Widespread use of `nallocx` breaks this. By the time TCMalloc's telemetry sees
a request that was hinted by nallocx, to the best of our knowledge the user
*wants* exactly as many bytes as we currently provide them. If a huge number
of callers wanted 40 bytes but were currently getting 48, we'd lose the ability
to know that and optimize for it.
Note that we can't take the same telemetry from `nallocx` calls: we have no
idea how many times the resulting hint will be used (we might not allocate at
all, or we might cache the result and make a million allocations guided by it.)

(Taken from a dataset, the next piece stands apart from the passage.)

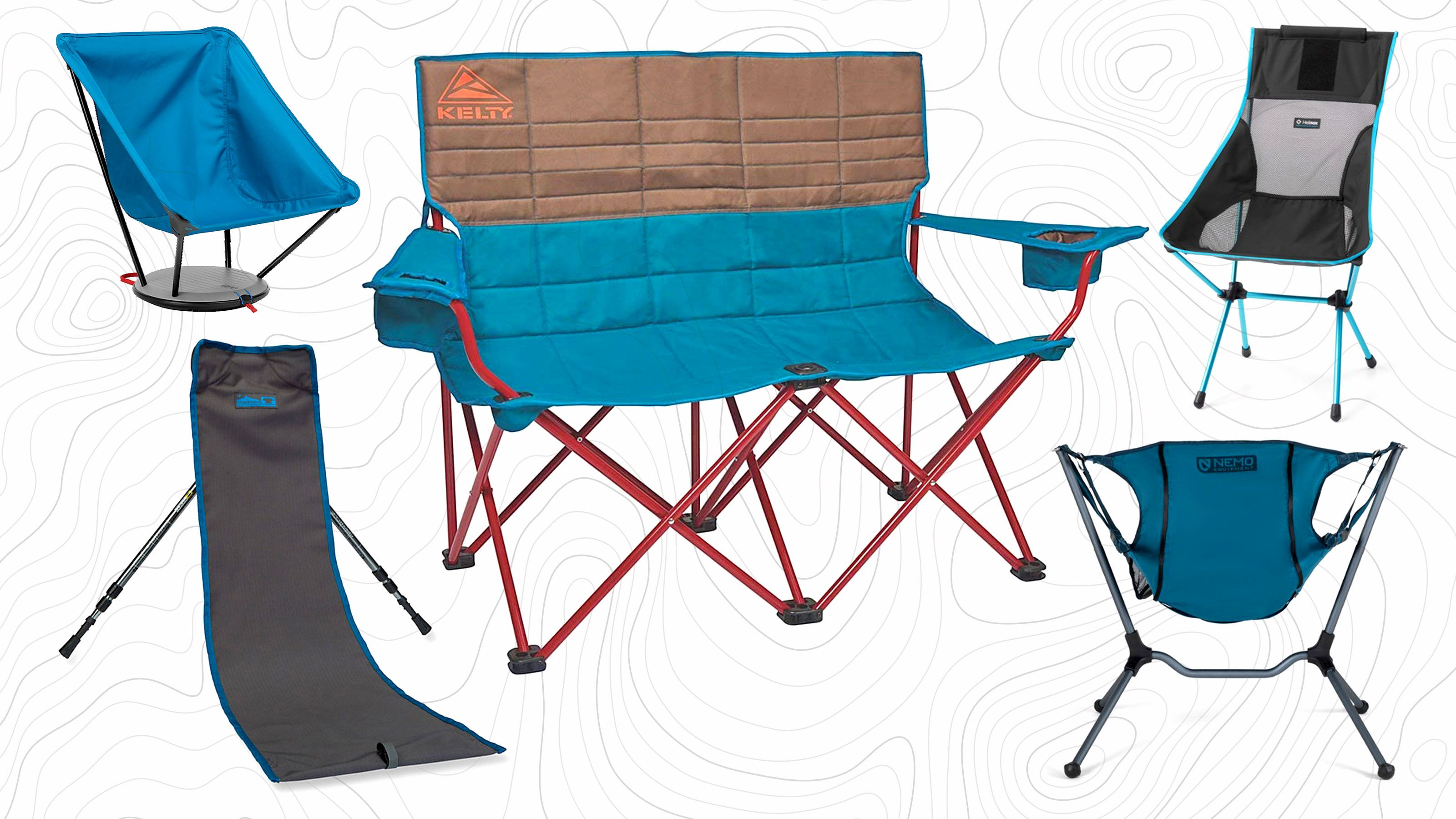 Best Camp Chairs 2020 | Portable Camping Chair Reviews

We would also lose important information in the stack traces we collect from
allocation sites.
Optimization guided by malloc telemetry has been one of our most effective
tools in improving allocator performance. It is important that we fix this
issue *without* losing the ground truth of what a caller of `::operator new`
wants.
These three issues explain why we don't believe `nallocx` is a sufficient
solution here.
## after allocation is too late ## {#afteralloc}
Another obvious suggestion is to add a way to inspect the size of an object
returned by `::operator new`. Most mallocs provide a way to do this; [[jemalloc]]
calls it `sallocx`. Vector would look like:
<xmp>
void vector::reserve(size_t new_cap) {
if (capacity_ >= new_cap) return;
void *newp = ::operator new(new_cap);
const size_t bytes = sallocx(newp);
memcpy(newp, ptr_, capacity_);
ptr_ = newp;
capacity_ = bytes;
}
</xmp>
This is worse than nallocx. It fixes the non-constant size problem, and avoids
a feedback loop, but the performance issue is worse (this is the major issue
*fixed* by [[SizedDelete]]!), and what's worse, the above code invokes UB as
soon as we touch byte `new_cap+1`. We could in principle change the standard,
but this would be an implementation nightmare.

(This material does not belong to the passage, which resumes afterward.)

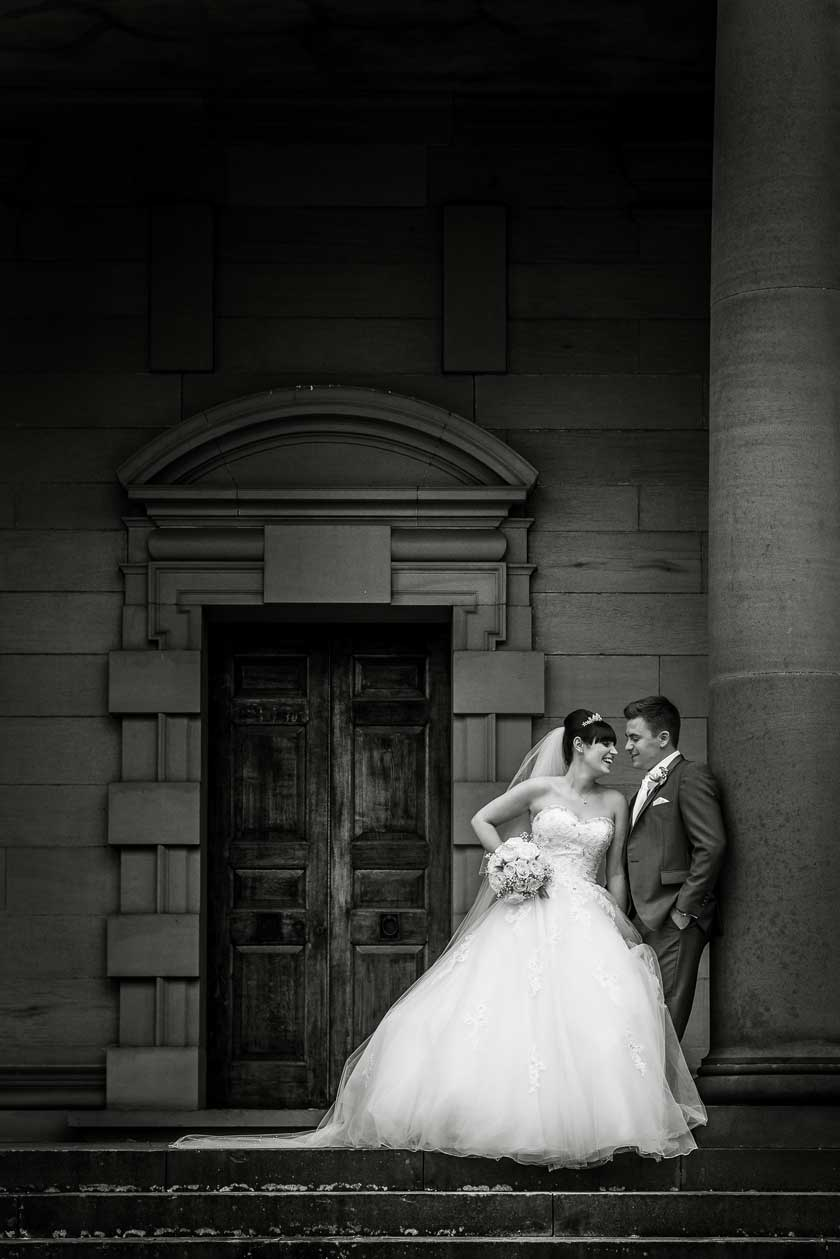 North East Wedding Photographers (5)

## realloc's day has passed ## {#realloc}
We should also quickly examine why the classic C API `realloc` is insufficient.
<xmp>
void vector::reserve(size_t new_cap) {
if (capacity_ >= new_cap) return;
ptr_ = realloc(ptr_, new_cap);
capacity_ = new_cap;
}
</xmp>
In principle a realloc from 37 to 38 bytes wouldn't carry the full cost of
allocation. But it's dramatically more expensive than making no call at all.
What's more, there are a number of more complicated dynamic data structures that
store variable-sized chunks of data but are never actually resized. These data
structures still deserve the right to use all the memory they're paying for.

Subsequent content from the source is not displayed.